* [WRITTEN REQUEST] Reproduce the material verbatim from its first line through the line containing "5.27 metres", inclusive, omitting the pictures.

-- BEGIN --

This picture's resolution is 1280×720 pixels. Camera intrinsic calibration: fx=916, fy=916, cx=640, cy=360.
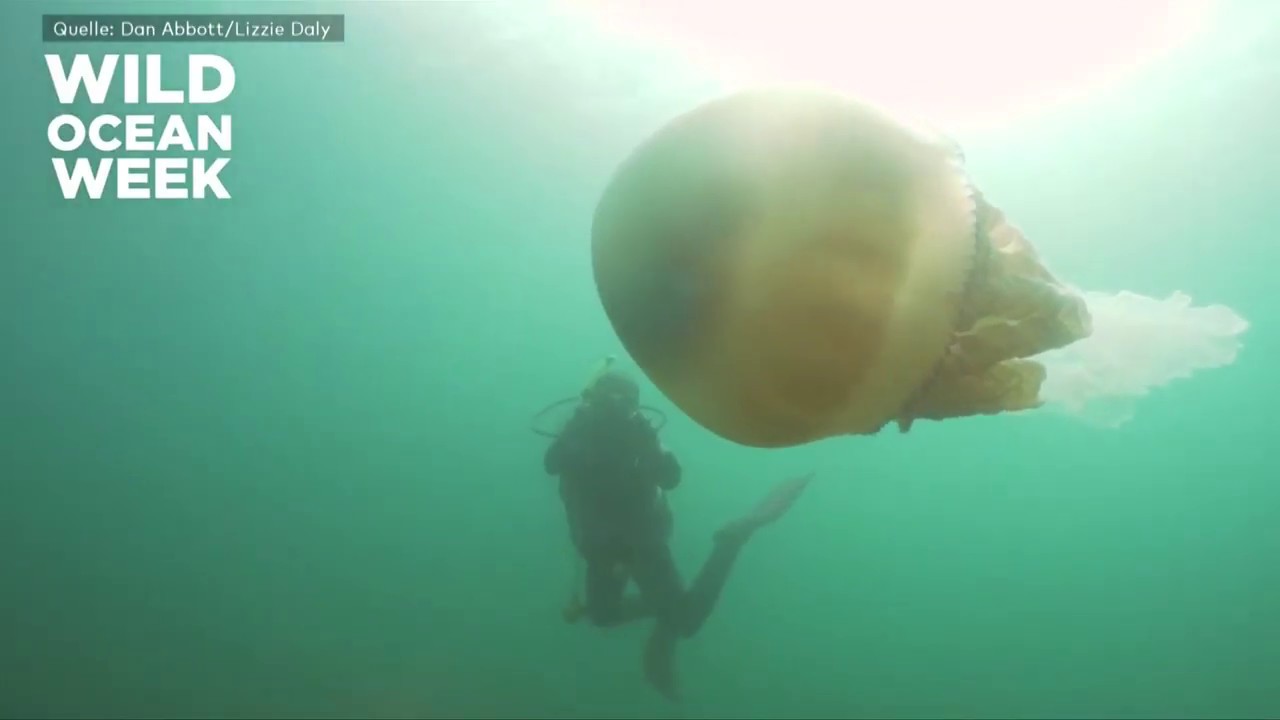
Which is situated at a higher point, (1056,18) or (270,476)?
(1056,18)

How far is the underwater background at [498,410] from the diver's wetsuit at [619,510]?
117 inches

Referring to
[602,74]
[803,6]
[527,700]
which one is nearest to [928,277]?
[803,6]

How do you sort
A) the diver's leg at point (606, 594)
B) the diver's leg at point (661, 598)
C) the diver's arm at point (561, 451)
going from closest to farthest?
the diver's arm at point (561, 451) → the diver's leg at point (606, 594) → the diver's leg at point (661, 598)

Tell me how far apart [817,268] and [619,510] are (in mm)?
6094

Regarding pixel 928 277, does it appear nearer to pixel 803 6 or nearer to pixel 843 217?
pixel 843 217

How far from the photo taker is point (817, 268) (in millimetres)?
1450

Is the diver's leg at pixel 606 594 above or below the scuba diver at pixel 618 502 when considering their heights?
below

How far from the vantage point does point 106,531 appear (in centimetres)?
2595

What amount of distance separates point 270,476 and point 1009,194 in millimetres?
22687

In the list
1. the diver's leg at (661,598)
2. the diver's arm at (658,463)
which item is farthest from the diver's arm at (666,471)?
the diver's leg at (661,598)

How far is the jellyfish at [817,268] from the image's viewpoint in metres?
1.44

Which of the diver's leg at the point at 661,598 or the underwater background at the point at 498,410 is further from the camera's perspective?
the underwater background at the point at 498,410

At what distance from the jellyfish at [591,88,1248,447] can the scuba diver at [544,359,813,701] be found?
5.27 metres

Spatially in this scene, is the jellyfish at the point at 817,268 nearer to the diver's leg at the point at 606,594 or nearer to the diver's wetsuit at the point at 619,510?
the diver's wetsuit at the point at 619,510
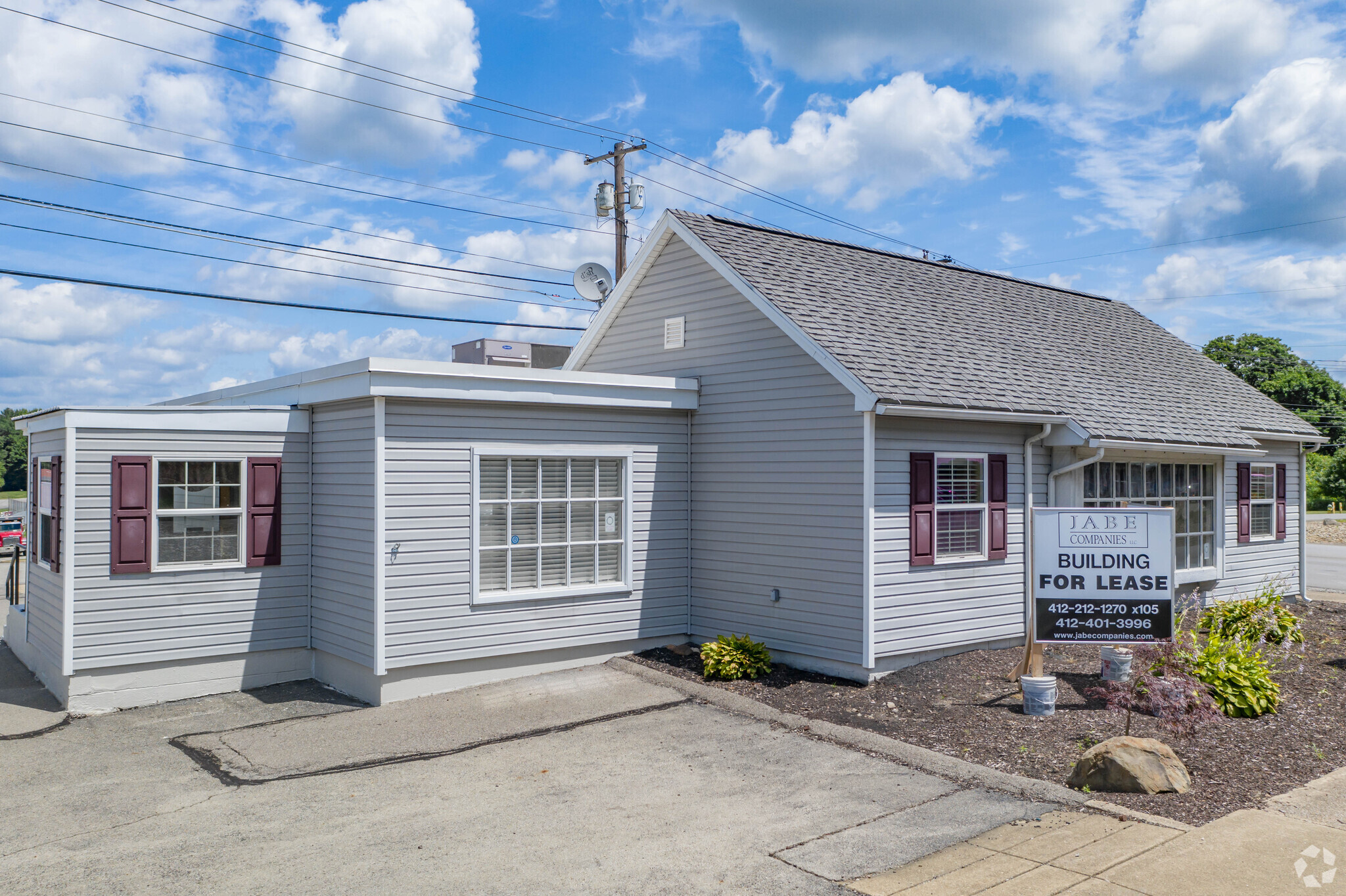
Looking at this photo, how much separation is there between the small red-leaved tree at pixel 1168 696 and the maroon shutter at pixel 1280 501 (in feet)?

-- END --

* [SOLUTION]
This picture's resolution is 1280×720 pixels. Camera intrinsic calibration: fx=916, fy=916, cx=640, cy=360.
Which is situated at a higher point, (1056,18) or (270,476)?
(1056,18)

How far is the underwater background at [498,410] from the diver's wetsuit at [619,510]?
117 inches

Referring to
[602,74]
[803,6]
[527,700]
which one is nearest to [928,277]?
[803,6]

How do you sort
A) the diver's leg at point (606, 594)
B) the diver's leg at point (661, 598)
C) the diver's arm at point (561, 451)
going from closest to farthest?
the diver's arm at point (561, 451) → the diver's leg at point (606, 594) → the diver's leg at point (661, 598)

Tell me how far apart [817,268] and [619,510] are (in mm)?
6094

Regarding pixel 928 277, does it appear nearer to pixel 803 6 or nearer to pixel 843 217?
pixel 843 217

How far from the photo taker is point (817, 268) (in millimetres)?
1450

Is the diver's leg at pixel 606 594 above or below the scuba diver at pixel 618 502 when considering their heights?
below

How far from the vantage point does point 106,531 appear (in centimetres)?
2595

What amount of distance separates point 270,476 and point 1009,194 in millimetres?
22687

In the list
1. the diver's leg at (661,598)
2. the diver's arm at (658,463)
which item is farthest from the diver's arm at (666,471)?
the diver's leg at (661,598)

How far is the jellyfish at [817,268] from the image's viewpoint in metres?
1.44

Which of the diver's leg at the point at 661,598 or the underwater background at the point at 498,410 is further from the camera's perspective?
the underwater background at the point at 498,410

At what distance from the jellyfish at [591,88,1248,447] can the scuba diver at [544,359,813,701] be found?
5.27 metres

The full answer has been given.